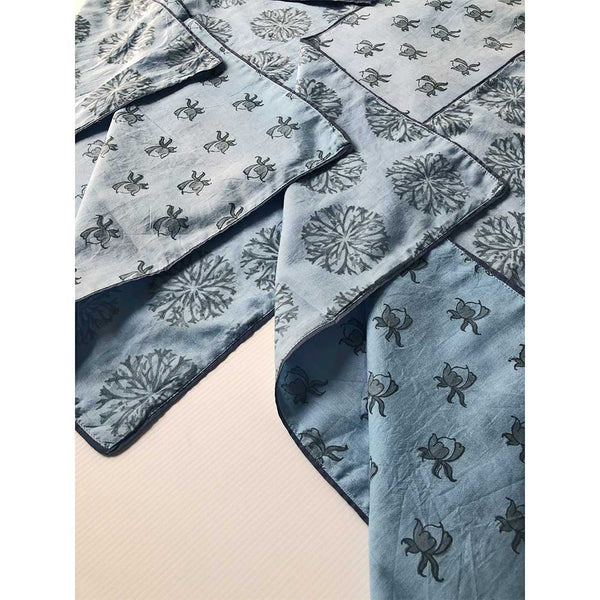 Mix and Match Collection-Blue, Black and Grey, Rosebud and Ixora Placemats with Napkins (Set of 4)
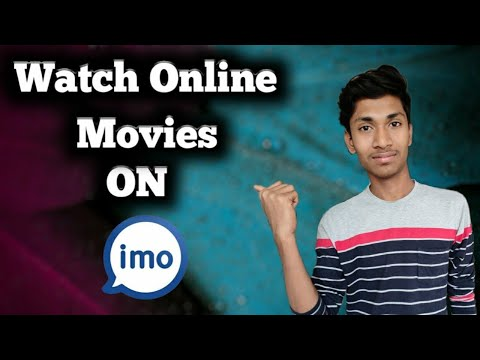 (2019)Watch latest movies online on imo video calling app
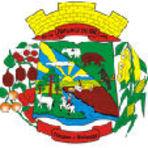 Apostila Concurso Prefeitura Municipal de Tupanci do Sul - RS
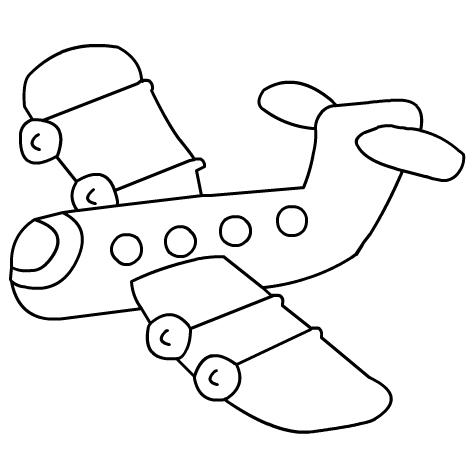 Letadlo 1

--

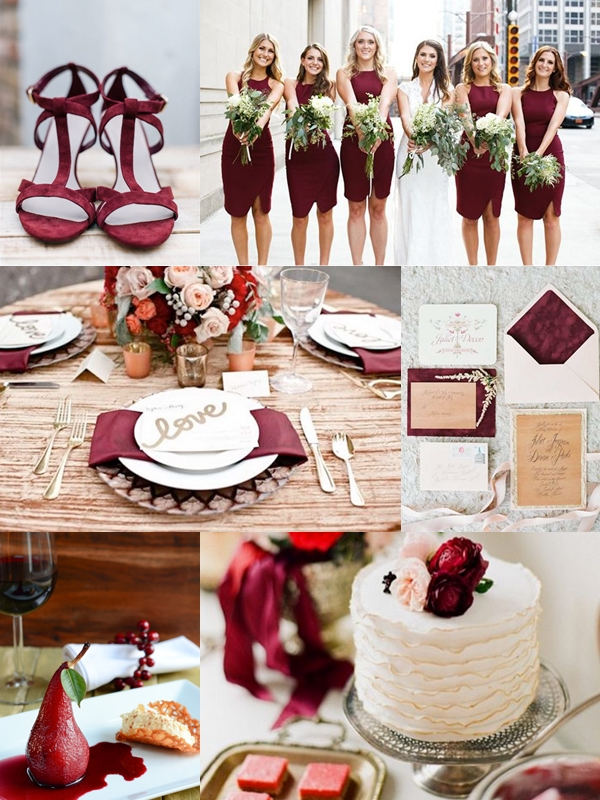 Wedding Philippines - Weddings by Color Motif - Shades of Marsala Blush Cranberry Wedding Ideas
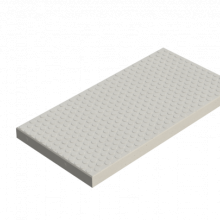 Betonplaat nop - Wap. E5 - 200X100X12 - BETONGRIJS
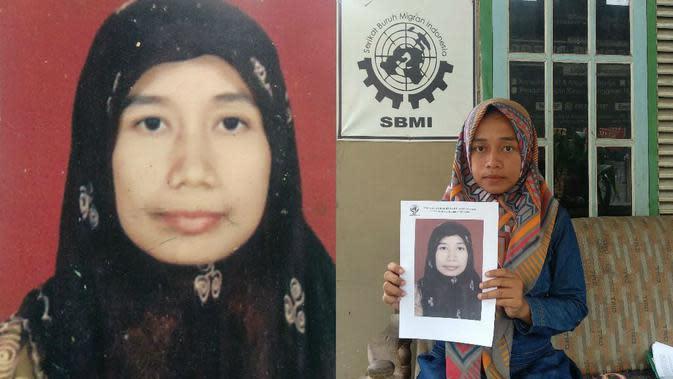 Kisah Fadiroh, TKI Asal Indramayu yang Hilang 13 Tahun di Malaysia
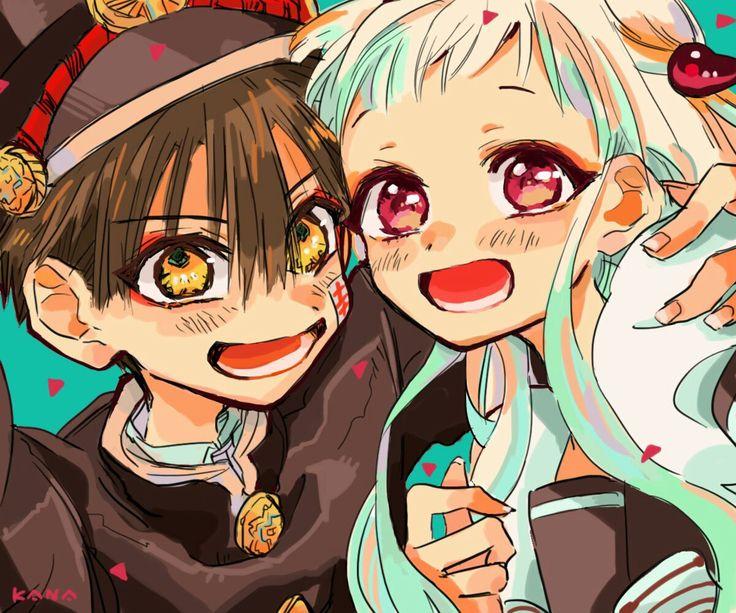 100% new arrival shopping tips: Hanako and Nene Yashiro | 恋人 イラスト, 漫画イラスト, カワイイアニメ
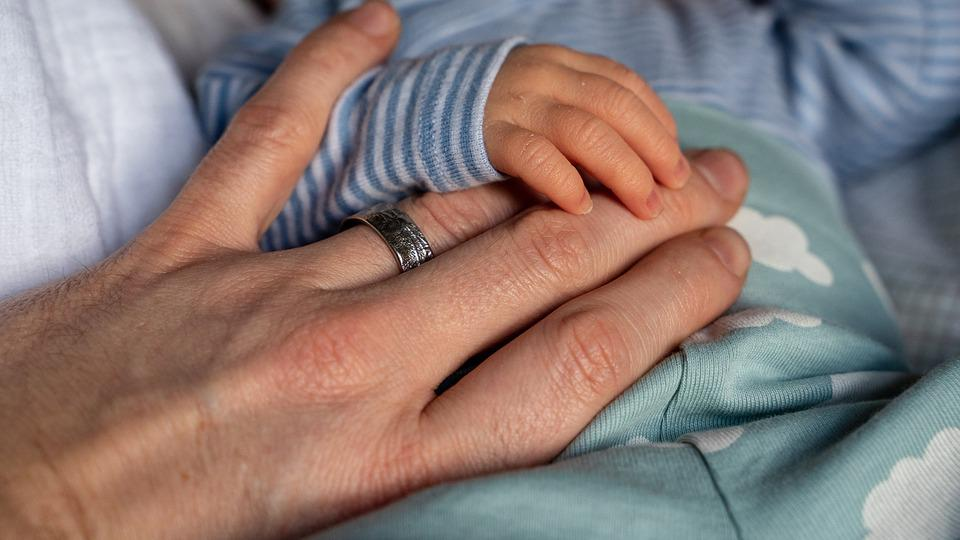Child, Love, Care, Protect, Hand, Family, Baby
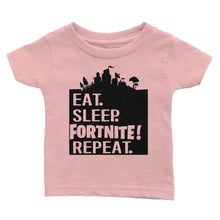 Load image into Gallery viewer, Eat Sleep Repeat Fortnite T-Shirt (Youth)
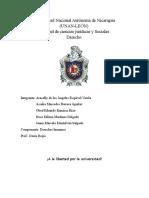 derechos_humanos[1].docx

--- WHAT IS BEING ASKED ---
Would you please repeat only the lines above, beginning at the one that has "Load image into" and stopping after the one that has "derechos_humanos[1].docx", exactly and with no pictures?

--- RESPONSE ---
 Load image into Gallery viewer, Eat Sleep Repeat Fortnite T-Shirt (Youth)
 derechos_humanos[1].docx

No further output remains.